Rationale : In preliminary studies, we discovered that the lack of MMP-7 impairs the transcriptional responses of hepatic SREBP-2 target genes to dietary cholesterol supplementation in mice. Furthermore, we identified a pathogenic release of a pro-inflammatory phospholipase A2 (sPLA2) from organs into circulation resulting in hepatic inflammation in Mmp7-/- mice. Although we have not yet comprehensively investigated the physiology of Mmp7-/- mice, we know that the inhibition of systemic circulating sPLA2 partially normalizes hepatic inflammation and the hepatic transcriptional responses of genes in the SREBP-2 pathway to dietary cholesterol in Mmp2-/- and Mmp9-/- mice. MMP-7 could modulate hepatic cholesterol metabolism through a similar mechanism involving sPLA2.
Specific hypothesis : MMP-7 modulates cholesterol metabolism through the negative regulation of a novel sPLA2/hepatic inflammation/SREBP-2 axis.
Aim 1 Characterize the sPLA2(s) regulated by MMP-7 at the molecular level.

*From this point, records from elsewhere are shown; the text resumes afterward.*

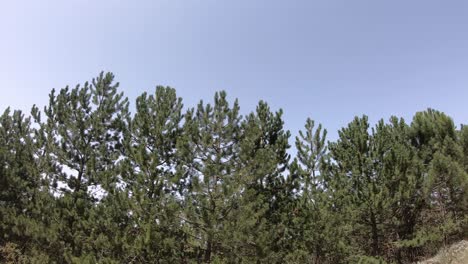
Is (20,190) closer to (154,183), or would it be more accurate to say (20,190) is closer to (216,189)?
(154,183)

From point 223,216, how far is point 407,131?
44.2 ft

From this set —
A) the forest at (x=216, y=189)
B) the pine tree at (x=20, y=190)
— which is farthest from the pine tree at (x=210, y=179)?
the pine tree at (x=20, y=190)

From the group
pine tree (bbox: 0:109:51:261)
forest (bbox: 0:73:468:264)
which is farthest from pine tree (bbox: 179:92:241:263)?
pine tree (bbox: 0:109:51:261)

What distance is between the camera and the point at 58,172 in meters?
13.0

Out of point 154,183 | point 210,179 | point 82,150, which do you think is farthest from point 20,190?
point 210,179

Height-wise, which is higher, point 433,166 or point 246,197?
point 433,166

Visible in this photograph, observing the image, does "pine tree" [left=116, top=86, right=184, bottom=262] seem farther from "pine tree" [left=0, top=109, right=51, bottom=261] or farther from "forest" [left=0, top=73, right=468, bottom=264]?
"pine tree" [left=0, top=109, right=51, bottom=261]

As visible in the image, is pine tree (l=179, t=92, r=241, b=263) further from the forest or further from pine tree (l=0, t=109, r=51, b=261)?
pine tree (l=0, t=109, r=51, b=261)

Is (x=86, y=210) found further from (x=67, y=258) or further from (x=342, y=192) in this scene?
(x=342, y=192)

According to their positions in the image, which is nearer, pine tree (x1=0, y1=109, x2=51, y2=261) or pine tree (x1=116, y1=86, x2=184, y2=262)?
pine tree (x1=116, y1=86, x2=184, y2=262)

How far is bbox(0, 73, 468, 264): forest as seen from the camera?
10188mm

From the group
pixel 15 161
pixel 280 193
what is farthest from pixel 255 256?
pixel 15 161

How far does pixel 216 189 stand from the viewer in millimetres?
10281

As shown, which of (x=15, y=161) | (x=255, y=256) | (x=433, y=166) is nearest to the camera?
(x=255, y=256)
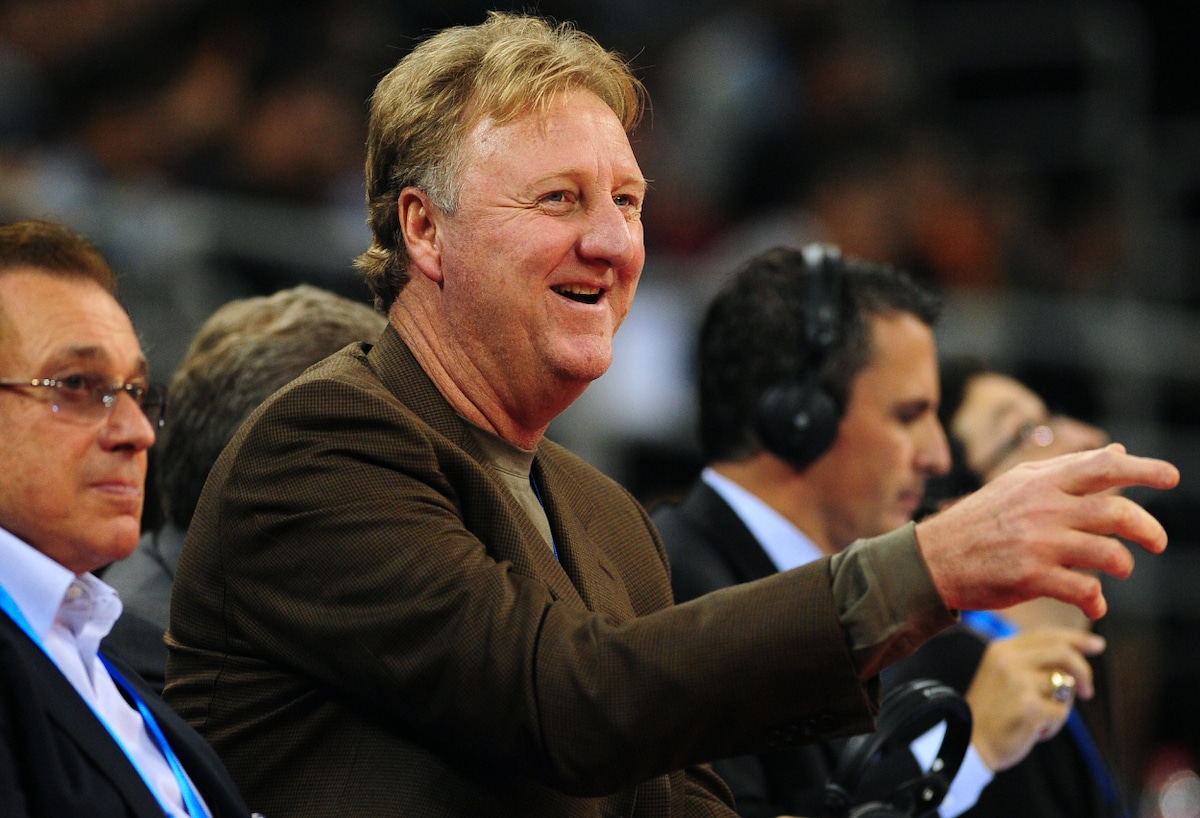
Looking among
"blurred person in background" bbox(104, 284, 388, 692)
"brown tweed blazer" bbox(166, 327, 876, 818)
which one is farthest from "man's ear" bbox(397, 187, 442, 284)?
"blurred person in background" bbox(104, 284, 388, 692)

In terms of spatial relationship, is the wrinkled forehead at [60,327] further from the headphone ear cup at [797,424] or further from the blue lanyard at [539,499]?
the headphone ear cup at [797,424]

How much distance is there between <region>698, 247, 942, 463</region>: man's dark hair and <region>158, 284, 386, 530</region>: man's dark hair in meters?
0.82

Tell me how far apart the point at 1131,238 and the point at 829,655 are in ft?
19.6

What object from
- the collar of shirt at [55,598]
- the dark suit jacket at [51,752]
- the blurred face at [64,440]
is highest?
the blurred face at [64,440]

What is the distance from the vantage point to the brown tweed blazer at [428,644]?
1418 mm

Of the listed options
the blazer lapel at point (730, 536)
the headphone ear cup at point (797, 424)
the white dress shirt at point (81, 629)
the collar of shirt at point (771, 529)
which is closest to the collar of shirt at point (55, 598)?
the white dress shirt at point (81, 629)

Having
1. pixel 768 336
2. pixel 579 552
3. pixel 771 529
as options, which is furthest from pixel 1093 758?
pixel 579 552

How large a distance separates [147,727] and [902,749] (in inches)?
44.0

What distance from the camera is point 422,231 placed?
1.80 metres

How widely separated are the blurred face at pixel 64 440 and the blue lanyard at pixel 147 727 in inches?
4.0

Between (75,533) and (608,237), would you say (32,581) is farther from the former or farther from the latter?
(608,237)

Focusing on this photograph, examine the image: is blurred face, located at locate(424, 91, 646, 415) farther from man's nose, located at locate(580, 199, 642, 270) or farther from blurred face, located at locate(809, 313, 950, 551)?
blurred face, located at locate(809, 313, 950, 551)

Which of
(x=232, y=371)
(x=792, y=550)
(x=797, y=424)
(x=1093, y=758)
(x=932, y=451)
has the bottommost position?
(x=1093, y=758)

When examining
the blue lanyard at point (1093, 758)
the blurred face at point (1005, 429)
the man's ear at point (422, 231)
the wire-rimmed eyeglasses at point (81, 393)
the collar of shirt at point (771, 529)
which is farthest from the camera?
the blurred face at point (1005, 429)
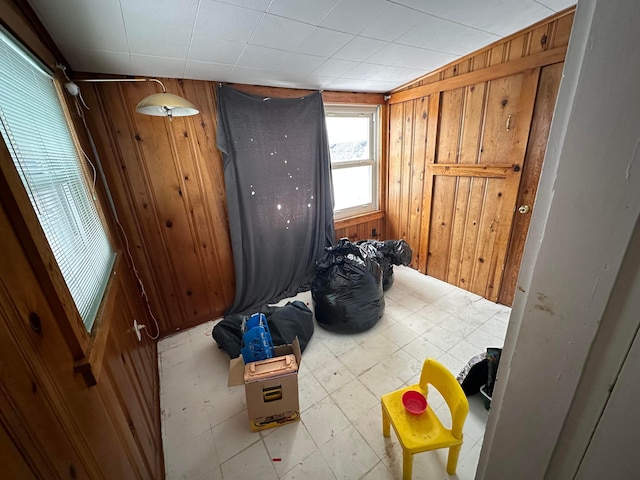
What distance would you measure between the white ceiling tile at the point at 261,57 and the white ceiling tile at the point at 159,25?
362mm

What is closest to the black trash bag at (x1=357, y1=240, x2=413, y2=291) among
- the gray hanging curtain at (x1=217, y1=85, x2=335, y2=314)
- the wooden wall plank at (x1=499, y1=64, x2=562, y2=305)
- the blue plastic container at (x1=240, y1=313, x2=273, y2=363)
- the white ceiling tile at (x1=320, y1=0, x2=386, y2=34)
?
the gray hanging curtain at (x1=217, y1=85, x2=335, y2=314)

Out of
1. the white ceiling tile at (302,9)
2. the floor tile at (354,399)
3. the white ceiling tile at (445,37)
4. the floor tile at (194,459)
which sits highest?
the white ceiling tile at (445,37)

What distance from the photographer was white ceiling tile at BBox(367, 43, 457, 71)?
1896 mm

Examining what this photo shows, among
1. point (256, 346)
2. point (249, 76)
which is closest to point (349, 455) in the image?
point (256, 346)

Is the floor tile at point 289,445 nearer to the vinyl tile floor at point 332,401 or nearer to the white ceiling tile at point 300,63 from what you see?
the vinyl tile floor at point 332,401

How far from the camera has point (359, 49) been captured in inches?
71.6

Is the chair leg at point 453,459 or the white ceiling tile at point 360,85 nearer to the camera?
the chair leg at point 453,459

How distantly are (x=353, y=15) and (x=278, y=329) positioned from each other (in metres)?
2.08

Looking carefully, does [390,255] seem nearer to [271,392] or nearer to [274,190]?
[274,190]

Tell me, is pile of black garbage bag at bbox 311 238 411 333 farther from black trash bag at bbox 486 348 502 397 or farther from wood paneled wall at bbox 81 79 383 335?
Result: wood paneled wall at bbox 81 79 383 335

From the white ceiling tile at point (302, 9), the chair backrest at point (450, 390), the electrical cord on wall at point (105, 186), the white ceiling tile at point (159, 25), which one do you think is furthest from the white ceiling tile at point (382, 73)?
the chair backrest at point (450, 390)

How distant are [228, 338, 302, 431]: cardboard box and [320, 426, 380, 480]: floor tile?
0.25 metres

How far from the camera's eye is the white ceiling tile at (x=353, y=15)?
133 centimetres

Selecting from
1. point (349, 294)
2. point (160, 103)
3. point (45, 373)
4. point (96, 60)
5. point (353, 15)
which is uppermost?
point (353, 15)
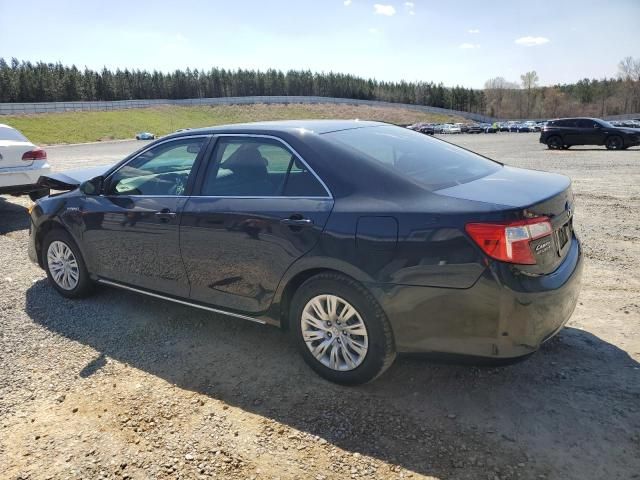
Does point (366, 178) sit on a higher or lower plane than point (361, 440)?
higher

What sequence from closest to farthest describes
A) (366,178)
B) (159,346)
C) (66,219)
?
(366,178) < (159,346) < (66,219)

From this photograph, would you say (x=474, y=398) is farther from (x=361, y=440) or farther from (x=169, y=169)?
(x=169, y=169)

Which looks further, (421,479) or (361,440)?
(361,440)

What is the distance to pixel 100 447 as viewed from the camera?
2.82m

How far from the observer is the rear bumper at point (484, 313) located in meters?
2.68

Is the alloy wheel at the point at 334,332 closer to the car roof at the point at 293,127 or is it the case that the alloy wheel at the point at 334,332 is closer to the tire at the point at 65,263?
the car roof at the point at 293,127

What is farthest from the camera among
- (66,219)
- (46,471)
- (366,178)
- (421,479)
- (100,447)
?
(66,219)

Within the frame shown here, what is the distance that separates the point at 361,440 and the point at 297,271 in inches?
43.0

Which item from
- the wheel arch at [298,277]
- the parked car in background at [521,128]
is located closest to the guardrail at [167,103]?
the parked car in background at [521,128]

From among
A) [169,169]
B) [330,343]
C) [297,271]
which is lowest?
[330,343]

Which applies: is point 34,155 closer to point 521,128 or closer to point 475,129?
point 475,129

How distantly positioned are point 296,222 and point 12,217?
8.15m

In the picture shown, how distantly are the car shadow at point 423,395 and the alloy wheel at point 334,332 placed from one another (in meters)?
0.21

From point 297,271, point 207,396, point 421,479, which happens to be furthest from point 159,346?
point 421,479
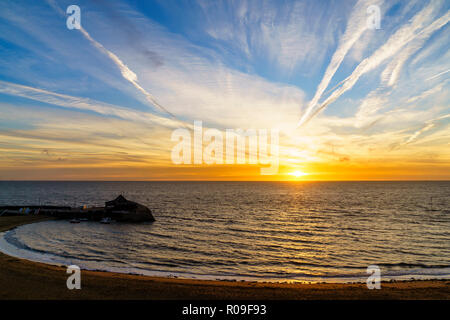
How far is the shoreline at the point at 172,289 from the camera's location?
16.3m

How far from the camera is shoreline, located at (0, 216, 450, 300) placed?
640 inches

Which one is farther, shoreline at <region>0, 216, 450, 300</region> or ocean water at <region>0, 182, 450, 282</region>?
ocean water at <region>0, 182, 450, 282</region>

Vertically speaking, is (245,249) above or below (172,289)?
below

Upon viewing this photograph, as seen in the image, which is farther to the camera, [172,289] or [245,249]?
[245,249]

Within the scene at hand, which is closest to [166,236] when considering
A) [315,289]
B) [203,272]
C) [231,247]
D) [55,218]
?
[231,247]

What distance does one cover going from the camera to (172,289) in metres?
17.8

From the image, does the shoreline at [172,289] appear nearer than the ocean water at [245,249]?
Yes

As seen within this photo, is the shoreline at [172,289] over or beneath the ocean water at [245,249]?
over

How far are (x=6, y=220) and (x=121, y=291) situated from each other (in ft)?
166

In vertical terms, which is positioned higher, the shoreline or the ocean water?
the shoreline
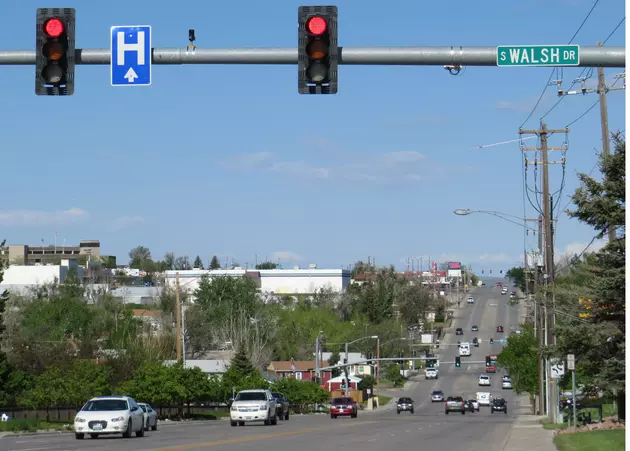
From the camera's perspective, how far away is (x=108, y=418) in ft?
→ 111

Aim 2 Map the biological pathways by which the MMP-7/sPLA2 axis modulates the SREBP-2 pathway.
Overall strategy : We will address our hypothesis in two complementary mouse models: Mmp7-/- mice (with full body MMP-7 deficiency) and Mmp7(flox/flox) x Alb-cre mice (with liver-specific MMP-7 knockdown). The 1st model will allow us to test the hypothesis that peripheral organs influence the metabolism of the liver through sPLA2, which serves as a metabolic signal. The 2nd model will allow us to delineate the specific role of hepatic MMP-7 in modulation of the hepatic SREBP-2 pathway. Two graduate students will drive this research. We will pursue these projects with long-standing collaborators in Canada, France, USA and Japan.
Significance : The postulated MMP-7/sPLA2/hepatic inflammation/SREBP-2 axis is a novel biochemical mechanism of systemic modulation of cholesterol homeostasis with potential significance in health and disease.